* **Daftar Tugas**
[1] Tuliskan kembali tanpa perubahan sebagian teks tentang IHSG, mulai dari kata-kata yang memuat "Medan | Elindonews.my.id" dan berhenti setelah "bergejolak sepanjang tahun.".
[2] Teruskan teks tentang pergerakan IHSG sepanjang 2023 setelah kalimat terakhirnya.

* **Teks Bacaan**
Medan | Elindonews.my.id
Dalam hitungan hari, kita akan menutup tahun 2023. Sebagian investor di pasar modal, baik yang aktif maupun pasif, pasti merasakan waktu berlalu begitu cepat. Bagi investor aktif tentunyaakan merasakan lonjakan emosi yang naik turun akibat fluktuasi indeks harga saham yang bergejolak sepanjang tahun.
Jika dilihat sejak bulan Januari hingga awal Desember 2023, Indeks Harga Saham Gabungan -IHSG- Bursa Efek Indonesia -BEI- menunjukkan tren kenaikan, meskipun tidak terlalu signifikan. Pada 30 Desember 2022, IHSG tercatat berada di posisi 6.850,62 dan pada 6 Desember lalu berada di level 7.087,40.
Artinya ada kenaikan 236,78 poin atau sekitar 3,46%. Ini belum mencapai penutupan tahun yang bisa jadi lebih tinggi. Karena secara historis, di akhir tahun IHSG biasanya ditutup menguat, kecuali ada kejadian negatif dari faktor eksternal yang mencakup isu ekonomi, politik, stabilitas dan keamanan.

* **Data Mentah**
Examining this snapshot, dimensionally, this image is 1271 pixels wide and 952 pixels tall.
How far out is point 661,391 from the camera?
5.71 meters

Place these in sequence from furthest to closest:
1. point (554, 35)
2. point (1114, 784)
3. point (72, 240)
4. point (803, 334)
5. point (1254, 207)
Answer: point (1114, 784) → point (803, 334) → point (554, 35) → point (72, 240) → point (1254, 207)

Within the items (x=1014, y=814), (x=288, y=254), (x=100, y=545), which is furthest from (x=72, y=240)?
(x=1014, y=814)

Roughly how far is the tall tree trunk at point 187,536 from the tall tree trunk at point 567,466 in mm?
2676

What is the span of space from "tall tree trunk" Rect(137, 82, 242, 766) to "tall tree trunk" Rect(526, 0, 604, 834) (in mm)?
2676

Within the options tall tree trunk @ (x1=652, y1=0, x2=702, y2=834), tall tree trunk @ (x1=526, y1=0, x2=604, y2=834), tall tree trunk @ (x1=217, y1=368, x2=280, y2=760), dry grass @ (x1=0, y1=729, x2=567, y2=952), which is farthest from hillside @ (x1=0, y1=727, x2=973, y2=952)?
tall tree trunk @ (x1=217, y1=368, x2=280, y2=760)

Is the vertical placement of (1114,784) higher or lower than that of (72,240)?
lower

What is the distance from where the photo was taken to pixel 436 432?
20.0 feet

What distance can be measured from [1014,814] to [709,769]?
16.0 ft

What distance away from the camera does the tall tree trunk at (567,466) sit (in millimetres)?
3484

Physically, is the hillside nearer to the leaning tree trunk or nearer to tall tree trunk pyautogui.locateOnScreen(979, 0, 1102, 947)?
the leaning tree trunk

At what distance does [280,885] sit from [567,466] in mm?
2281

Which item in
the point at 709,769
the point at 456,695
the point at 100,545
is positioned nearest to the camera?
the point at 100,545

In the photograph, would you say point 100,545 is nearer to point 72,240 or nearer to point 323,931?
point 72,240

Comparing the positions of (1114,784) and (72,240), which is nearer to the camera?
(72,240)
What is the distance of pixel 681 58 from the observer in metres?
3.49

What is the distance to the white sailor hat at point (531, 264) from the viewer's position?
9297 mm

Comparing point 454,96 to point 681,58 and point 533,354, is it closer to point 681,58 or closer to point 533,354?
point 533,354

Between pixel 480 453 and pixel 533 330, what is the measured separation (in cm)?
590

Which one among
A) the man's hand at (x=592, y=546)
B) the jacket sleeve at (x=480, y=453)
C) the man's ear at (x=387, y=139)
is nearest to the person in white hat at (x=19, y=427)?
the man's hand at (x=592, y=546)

* **Jawaban Berurutan**
[1]
Medan | Elindonews.my.id
Dalam hitungan hari, kita akan menutup tahun 2023. Sebagian investor di pasar modal, baik yang aktif maupun pasif, pasti merasakan waktu berlalu begitu cepat. Bagi investor aktif tentunyaakan merasakan lonjakan emosi yang naik turun akibat fluktuasi indeks harga saham yang bergejolak sepanjang tahun.

[2]
Demikian dikatakan Kepala Bursa Efek Indonesia-BEI-Medan-Muhammad Pintor Nasution-dalam releas yang diterima elindonews.my.id yang selanjutnya mengatakan, bagi investor aktif yang masuk di tengah-tengah tahun bisa saja mengalami potensi kerugian -potential loss- atau bahkan merealisasikan potential loss, jika membeli saham ketika IHSG di atas 7.000, misalnya ketika IHSG di posisi 7.016 pada 22 September, dan menjual di harga saham yang turun ketika IHSG ada di level 6.642.42 pada dua bulan berikutnya, yaitu di tanggal 1 November 2023.
Inilah dinamika investasi saham yang membutuhkan kekuatan mental dan perhitungan matang serta antisipasi yang ditunjukkan dari profil risiko, ketika menjadi investor aktif yang bermain jangka pendek.
Dikatakan,menjelang akhir tahun, saatnya melakukan evaluasi hasil investasi, untuk menentukan sikap di akhir tahun. Apakah membiarkan komposisi saham dan efek lainnya tetap seperti saat ini hingga penutup tahun, atau perlu melakukan penjualan dan pembelian untuk menyesuaikan dengan target yang ditetapkan di awal tahun.
Selanjutnya, secara sederhana, evaluasi dapat dilakukan dengan menghitung berapa modal investasi awal tahun dibandingkan nilai saham yang kita miliki di akhir tahun. Kemudian dihitung pertumbuhannya saat ini, maka akan terlihat berapa besarkeuntungan yang kita dapatkan -potential capital gain-.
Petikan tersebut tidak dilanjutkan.